Une première partie rappelle les bases des deux approches. L’une, plus géopolitique, dessine un monde où les rapports de forces sont de retour, un monde sans puissance organisatrice, dominante, et destructuré. L’autre relève que les principaux conflits se développent dans les zones les moins intégrées à l’économie mondiale des échanges : ce n’est donc pas l’ouverture qu’il faut repenser, mais la production de la justice sociale.
La deuxième partie se présente comme un panorama synthétique des acteurs et des enjeux du monde actuel. Dans cette partie très riche, on notera les développements sur la Russie (à la fois faible et forte), sur les Afriques (ô combien diverses), sur le Moyen-Orient (juxtaposition d’acteurs faits d’États trop forts et de nations trop faibles), ou sur l’importance des espaces maritimes (enjeux majeurs trop délaissés par la France).
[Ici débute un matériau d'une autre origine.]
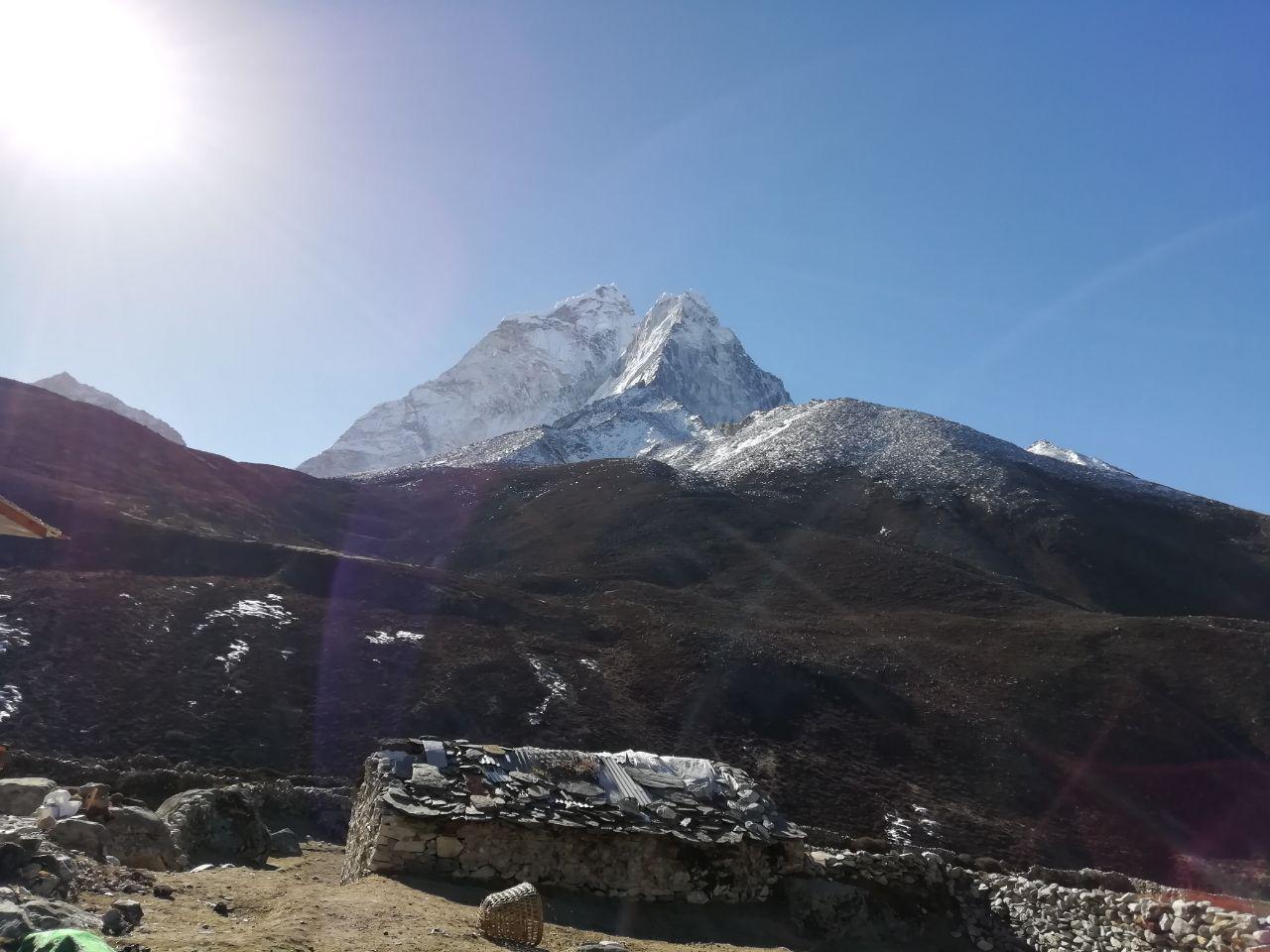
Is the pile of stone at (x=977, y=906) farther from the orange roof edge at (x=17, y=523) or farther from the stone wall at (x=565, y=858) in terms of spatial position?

Sur le problème de la gouvernance globale, le constat est lucide : les structures n’ont pas suivi les bouleversements du monde ; et quand les Occidentaux souhaitent associer « les autres » à l’action internationale, ils les veulent dans leurs institutions, suivant leurs logiques et leurs normes.
On attendait bien sûr les auteurs sur le thème de leur troisième et dernière partie : où est, que fait, l’Europe dans ce monde-là ? La conjoncture actuelle suggère de distinguer l’adhésion à l’idée européenne de la plupart des opinions du Vieux Continent, de leur critique, de plus en plus large, de la manière dont elle est gouvernée. Pour récupérer une adhésion pleine et entière, il faut sans doute rappeler sans cesse les acquis, les bienfaits de la construction européenne (trop souvent pris en otage par les caricatures électoralistes), et remettre l’Union européenne sur de bons rails idéologiques, l’emmenant vers de bonnes décisions politiques. Réaffirmer le sens de la construction européenne, c’est aujourd’hui dire qu’elle peut être à la manœuvre pour « civiliser » la mondialisation – un objectif quelque peu oublié ces deux dernières décennies. C’est aussi, sans doute, repenser cette Europe dans le monde réel, un monde où manœuvrent et s’entrechoquent de vraies forces, pas seulement à la recherche de l’influence douce, post-nationale (post-machiavélienne serait-on tenté de dire…) qu’a privilégiée l’idéologie européiste.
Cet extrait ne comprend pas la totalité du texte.